***** EINTRÄGE *****

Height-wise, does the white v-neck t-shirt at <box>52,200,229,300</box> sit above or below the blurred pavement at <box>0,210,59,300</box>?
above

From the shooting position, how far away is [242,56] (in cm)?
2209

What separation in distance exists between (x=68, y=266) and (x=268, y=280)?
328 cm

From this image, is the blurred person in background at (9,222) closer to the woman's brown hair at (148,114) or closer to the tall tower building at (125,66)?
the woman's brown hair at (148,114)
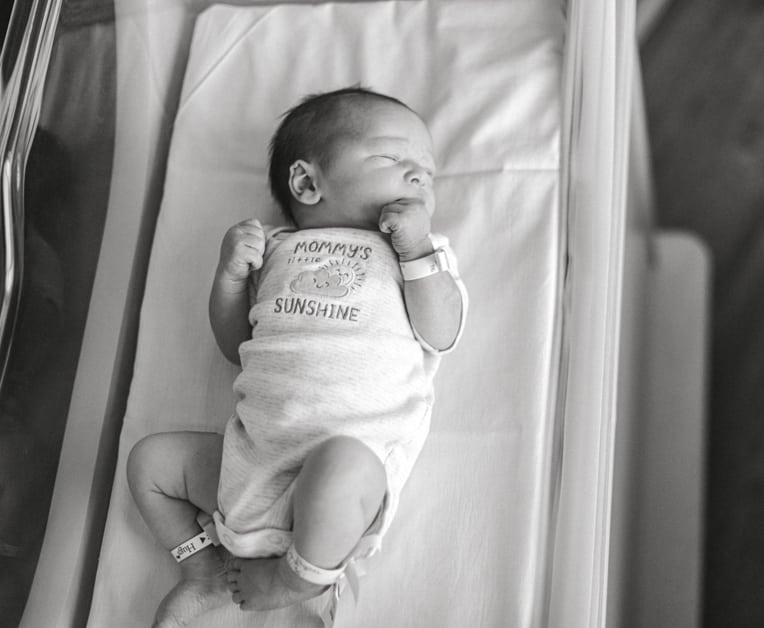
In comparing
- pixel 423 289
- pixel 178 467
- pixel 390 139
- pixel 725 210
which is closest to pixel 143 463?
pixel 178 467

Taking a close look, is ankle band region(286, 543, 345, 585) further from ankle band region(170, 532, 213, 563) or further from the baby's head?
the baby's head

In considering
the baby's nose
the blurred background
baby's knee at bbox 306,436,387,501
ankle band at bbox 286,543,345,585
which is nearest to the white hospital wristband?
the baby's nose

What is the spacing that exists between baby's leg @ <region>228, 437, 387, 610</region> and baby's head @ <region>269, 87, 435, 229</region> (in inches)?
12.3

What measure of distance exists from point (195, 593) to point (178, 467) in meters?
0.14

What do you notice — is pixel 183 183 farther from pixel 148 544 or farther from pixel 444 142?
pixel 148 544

*****
***** EINTRÄGE *****

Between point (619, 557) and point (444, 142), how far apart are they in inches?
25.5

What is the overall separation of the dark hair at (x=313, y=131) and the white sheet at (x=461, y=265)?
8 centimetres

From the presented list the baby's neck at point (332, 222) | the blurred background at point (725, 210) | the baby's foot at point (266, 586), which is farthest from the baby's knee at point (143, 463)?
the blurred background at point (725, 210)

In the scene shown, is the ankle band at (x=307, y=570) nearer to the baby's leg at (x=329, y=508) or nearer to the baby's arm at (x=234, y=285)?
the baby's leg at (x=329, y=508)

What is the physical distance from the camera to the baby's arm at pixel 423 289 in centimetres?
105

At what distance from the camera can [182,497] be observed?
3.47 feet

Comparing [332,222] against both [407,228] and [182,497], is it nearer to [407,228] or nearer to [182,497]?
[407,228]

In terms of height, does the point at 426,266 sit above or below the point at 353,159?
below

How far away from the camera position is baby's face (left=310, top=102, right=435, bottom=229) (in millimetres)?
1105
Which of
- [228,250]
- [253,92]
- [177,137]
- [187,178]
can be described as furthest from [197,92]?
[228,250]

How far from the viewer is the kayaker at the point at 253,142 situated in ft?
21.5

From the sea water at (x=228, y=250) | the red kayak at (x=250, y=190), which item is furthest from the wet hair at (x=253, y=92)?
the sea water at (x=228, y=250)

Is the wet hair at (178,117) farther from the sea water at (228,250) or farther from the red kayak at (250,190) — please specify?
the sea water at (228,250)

*****
***** EINTRÄGE *****

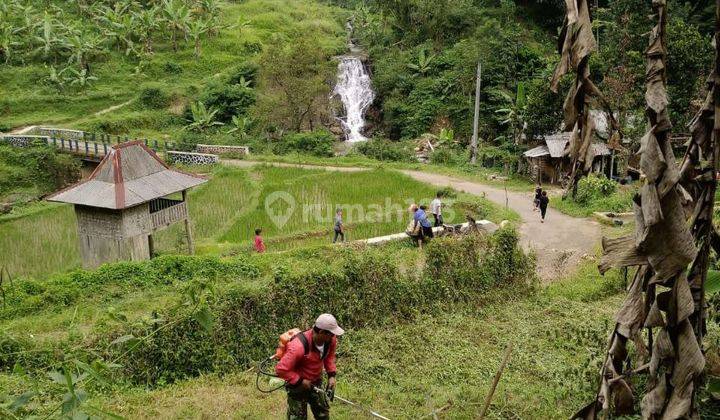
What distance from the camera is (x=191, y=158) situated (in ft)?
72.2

*****

[AUFGABE]:
Gib jede Zeile der Einträge oben vollständig wieder, in der die Zeichenfolge „knee“ vorkommt.

[ERGEBNIS]:
baby's knee at bbox 306,436,387,501
From the presented list the baby's neck at point (332, 222) | the blurred background at point (725, 210) | the baby's foot at point (266, 586), which is farthest from the baby's knee at point (143, 463)?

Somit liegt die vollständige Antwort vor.